Use DeMoivre's formula to derive the trig identities $$\begin{cases} \cos3\theta = (\cos\theta)^2-3\cos\theta(\sin\theta)^2\\ \sin3\theta=3(\cos\theta)^2\sin\theta-(\sin\theta)^3 \end{cases}$$ and note: $(a+b)^3 = a^3+3a^2b+3ab^2+b^3$
I'm kind of clueless on how to do this. I missed class when we learned how to apply DeMoivre's formula.

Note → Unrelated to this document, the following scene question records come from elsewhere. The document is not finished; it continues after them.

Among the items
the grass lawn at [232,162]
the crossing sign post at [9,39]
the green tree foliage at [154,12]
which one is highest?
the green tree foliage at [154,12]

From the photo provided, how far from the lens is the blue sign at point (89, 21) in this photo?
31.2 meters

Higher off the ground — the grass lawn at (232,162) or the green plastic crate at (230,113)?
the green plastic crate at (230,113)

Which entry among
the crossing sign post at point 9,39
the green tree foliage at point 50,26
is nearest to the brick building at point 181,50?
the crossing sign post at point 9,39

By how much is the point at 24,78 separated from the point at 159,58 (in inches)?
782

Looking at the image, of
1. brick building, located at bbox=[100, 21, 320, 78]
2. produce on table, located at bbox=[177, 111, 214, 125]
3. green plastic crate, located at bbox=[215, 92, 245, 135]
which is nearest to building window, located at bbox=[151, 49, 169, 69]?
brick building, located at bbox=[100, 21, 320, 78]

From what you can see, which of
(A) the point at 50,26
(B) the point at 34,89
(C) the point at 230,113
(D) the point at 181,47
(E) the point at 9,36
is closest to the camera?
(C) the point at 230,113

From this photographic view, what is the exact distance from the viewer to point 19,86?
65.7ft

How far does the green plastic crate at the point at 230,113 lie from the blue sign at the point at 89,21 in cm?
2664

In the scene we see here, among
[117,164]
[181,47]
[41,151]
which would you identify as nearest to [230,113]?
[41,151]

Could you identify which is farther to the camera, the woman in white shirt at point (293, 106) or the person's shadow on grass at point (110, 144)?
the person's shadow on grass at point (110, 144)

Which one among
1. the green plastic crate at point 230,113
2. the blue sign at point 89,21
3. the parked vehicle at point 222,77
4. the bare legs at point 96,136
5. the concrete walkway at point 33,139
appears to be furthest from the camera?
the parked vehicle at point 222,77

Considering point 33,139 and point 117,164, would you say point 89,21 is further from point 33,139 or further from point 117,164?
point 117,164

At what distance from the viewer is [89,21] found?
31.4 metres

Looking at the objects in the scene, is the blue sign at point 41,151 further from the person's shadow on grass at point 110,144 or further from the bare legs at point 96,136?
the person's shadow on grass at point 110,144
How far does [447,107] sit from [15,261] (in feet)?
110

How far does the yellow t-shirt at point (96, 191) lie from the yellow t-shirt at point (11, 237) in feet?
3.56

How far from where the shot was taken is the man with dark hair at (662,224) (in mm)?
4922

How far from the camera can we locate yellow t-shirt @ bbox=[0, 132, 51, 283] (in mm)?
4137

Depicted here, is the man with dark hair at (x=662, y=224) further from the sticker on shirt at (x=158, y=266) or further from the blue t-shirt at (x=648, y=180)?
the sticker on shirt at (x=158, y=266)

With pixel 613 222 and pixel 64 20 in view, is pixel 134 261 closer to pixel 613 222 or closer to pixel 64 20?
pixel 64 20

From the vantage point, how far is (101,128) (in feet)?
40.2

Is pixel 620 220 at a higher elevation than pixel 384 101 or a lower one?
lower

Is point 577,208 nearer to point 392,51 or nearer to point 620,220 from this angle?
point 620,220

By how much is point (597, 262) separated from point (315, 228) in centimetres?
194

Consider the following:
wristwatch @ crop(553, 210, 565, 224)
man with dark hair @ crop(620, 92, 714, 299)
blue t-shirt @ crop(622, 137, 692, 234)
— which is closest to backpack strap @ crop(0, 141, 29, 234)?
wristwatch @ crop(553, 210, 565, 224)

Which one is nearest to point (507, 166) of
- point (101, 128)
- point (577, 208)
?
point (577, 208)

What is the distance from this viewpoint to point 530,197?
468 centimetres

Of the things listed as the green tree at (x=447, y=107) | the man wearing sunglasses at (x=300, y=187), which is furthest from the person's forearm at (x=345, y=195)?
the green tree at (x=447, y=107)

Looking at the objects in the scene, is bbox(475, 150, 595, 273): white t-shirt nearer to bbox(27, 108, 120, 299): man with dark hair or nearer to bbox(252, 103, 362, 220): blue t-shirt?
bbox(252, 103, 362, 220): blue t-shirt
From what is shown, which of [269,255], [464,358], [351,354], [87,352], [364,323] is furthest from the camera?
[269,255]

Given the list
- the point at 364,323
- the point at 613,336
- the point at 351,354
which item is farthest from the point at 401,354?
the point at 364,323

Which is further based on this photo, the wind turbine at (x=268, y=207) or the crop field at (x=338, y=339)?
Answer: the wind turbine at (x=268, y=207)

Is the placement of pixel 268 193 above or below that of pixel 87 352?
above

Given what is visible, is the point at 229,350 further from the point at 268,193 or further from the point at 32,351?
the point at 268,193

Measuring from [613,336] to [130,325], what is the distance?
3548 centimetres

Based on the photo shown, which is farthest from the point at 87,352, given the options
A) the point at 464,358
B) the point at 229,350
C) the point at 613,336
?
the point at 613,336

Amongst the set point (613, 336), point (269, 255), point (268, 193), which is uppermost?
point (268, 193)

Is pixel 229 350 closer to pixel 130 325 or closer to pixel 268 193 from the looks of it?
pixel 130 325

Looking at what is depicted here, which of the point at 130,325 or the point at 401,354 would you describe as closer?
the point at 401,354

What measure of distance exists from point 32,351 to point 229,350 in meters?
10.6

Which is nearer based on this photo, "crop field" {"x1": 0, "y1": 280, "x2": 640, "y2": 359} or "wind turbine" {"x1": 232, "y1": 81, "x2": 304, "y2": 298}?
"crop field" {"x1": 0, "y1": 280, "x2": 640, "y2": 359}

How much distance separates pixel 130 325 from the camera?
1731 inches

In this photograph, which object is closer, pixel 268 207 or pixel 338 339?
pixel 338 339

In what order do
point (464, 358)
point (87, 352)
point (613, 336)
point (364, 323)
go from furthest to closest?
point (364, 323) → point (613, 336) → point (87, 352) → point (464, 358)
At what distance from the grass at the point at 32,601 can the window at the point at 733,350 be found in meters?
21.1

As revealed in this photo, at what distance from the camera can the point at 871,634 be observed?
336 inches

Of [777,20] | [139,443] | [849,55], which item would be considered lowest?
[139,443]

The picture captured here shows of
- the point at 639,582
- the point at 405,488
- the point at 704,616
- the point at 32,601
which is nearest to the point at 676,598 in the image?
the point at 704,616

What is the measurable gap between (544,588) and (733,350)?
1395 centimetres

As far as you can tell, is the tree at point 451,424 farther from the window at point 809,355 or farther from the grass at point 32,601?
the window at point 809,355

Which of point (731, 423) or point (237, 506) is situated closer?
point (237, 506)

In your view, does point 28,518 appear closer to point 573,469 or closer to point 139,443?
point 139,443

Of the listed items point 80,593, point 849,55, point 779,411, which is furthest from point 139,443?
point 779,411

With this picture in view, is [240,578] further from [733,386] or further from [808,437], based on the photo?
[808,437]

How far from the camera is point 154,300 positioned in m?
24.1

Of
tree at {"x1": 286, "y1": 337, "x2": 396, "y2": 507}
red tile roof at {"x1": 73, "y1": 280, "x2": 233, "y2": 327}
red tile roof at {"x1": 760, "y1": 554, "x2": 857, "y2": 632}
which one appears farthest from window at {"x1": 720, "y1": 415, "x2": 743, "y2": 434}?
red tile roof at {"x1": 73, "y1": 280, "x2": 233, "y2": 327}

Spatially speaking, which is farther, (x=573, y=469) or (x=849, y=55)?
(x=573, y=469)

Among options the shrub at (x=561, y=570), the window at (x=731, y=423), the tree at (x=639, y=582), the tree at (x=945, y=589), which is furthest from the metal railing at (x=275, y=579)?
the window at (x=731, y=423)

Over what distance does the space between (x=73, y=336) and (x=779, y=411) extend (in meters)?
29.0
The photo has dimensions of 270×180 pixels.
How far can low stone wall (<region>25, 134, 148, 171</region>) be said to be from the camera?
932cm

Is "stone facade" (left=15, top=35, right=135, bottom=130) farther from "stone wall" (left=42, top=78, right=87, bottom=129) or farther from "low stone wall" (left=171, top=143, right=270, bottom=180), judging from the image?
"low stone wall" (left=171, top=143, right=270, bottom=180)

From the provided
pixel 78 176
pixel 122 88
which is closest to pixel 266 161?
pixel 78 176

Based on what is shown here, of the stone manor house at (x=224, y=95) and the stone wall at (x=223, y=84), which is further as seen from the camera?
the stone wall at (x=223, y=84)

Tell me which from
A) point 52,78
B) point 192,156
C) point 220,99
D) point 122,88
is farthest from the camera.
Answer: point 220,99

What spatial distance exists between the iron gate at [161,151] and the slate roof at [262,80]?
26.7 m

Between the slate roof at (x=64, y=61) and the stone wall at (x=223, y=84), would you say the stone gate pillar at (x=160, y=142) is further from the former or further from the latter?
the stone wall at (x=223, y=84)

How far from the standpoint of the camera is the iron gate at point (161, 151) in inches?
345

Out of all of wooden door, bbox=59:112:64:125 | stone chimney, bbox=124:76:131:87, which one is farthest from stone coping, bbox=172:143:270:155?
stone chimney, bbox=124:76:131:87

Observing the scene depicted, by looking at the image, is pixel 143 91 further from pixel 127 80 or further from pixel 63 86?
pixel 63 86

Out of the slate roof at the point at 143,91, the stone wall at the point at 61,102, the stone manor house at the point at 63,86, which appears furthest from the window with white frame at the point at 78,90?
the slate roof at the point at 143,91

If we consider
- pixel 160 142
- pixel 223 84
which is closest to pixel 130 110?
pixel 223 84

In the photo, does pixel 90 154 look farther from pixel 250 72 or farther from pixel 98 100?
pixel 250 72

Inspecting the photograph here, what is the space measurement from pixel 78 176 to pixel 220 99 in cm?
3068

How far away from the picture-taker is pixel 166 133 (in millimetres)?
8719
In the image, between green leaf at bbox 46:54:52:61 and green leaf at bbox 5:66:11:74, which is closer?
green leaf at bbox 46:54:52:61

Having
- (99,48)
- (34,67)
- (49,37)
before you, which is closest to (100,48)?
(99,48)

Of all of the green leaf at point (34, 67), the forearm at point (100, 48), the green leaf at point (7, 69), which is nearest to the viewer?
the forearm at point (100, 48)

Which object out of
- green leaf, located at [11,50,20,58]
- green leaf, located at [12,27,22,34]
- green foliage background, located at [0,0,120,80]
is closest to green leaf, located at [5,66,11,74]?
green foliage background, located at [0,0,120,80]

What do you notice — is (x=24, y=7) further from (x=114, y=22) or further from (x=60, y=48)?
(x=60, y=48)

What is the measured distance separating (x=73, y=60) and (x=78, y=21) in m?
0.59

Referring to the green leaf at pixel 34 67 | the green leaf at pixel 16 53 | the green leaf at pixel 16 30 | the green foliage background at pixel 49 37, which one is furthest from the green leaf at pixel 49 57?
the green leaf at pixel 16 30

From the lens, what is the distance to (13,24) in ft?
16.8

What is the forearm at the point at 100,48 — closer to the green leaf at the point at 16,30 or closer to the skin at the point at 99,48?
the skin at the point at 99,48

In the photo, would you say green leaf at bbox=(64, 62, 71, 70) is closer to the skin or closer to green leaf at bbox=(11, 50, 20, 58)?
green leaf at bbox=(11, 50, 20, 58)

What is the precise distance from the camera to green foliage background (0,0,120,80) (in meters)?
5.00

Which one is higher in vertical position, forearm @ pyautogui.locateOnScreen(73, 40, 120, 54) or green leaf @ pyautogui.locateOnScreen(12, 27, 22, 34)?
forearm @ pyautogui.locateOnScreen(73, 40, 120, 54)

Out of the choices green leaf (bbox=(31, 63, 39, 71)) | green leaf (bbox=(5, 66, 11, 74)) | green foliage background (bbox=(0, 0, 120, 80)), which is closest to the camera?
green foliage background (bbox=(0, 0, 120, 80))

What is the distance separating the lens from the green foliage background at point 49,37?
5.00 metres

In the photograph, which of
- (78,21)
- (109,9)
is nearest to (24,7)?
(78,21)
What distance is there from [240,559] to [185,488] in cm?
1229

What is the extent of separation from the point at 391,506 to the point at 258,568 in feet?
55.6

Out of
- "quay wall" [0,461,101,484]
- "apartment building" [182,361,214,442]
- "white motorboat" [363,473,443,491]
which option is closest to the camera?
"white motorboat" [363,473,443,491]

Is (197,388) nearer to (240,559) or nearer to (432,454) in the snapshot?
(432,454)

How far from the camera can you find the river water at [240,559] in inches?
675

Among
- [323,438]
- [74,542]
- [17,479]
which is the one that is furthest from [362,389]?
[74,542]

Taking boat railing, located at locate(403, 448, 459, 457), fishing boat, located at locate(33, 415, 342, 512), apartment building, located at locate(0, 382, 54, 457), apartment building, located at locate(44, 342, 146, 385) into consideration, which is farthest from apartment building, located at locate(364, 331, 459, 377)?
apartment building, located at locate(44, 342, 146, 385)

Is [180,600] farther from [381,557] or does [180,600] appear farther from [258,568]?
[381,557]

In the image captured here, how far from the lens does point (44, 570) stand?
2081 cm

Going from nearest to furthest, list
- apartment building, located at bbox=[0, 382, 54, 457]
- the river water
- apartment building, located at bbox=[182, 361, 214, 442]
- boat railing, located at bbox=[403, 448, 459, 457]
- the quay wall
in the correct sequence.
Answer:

DeMoivre's formula looks like this: $$ \color{maroon}{\cos(n\theta)} + i\color{navy}{\sin(n\theta)} = (\cos(\theta) + i\sin(\theta))^n $$ Use the case where $n=3$ and multiply out the RHS. So $\color{maroon}{\cos(3\theta)} + i\color{navy}{\sin(3\theta)} = $ $$ \begin{align} &= (\cos(\theta) + i\sin(\theta))^3 \\ &=\big(\cos^2(\theta)-\sin^2(\theta)+2i\sin(\theta)\cos(\theta)\big)(\cos(\theta) + i\sin(\theta)) \\ &=\cos^3(\theta)-\sin^2(\theta)\cos(\theta)+2i\sin(\theta)\cos^2(\theta)+i\sin(\theta)\cos^2(\theta)-i\sin^3(\theta)-2\sin^2(\theta)\cos(\theta)\\ &= \dotsc \end{align} $$ And then we can group the terms with a coefficient of $i$ and those without a coefficient of $i$: $$ \begin{align} \dotsc &= \color{maroon}{\big(\cos^3(\theta)-3\sin^2(\theta)\cos(\theta)\big)} + i\color{navy}{\big(-\sin^3(\theta)+3\sin(\theta)\cos^2(\theta)\big)} \end{align} $$ Then looking back at the $\color{maroon}{\cos(3\theta)} + i\color{navy}{\sin(3\theta)}$ that we started with, we can see that the $\color{maroon}{\text{real term}}$ in this expression must be equal to the $\color{maroon}{\text{real term}}$ in our result, and the $\color{navy}{\text{imaginary term}}$ in this expression must be equal to the $\color{navy}{\text{imaginary term}}$ in our result. So, $$ \begin{cases}\color{maroon}{\cos(3\theta) = \cos^3(\theta)-3\sin^2(\theta)\cos(\theta)}\\ \color{navy}{\sin(3\theta) = -\sin^3(\theta)+3\sin(\theta)\cos^2(\theta)} \end{cases} $$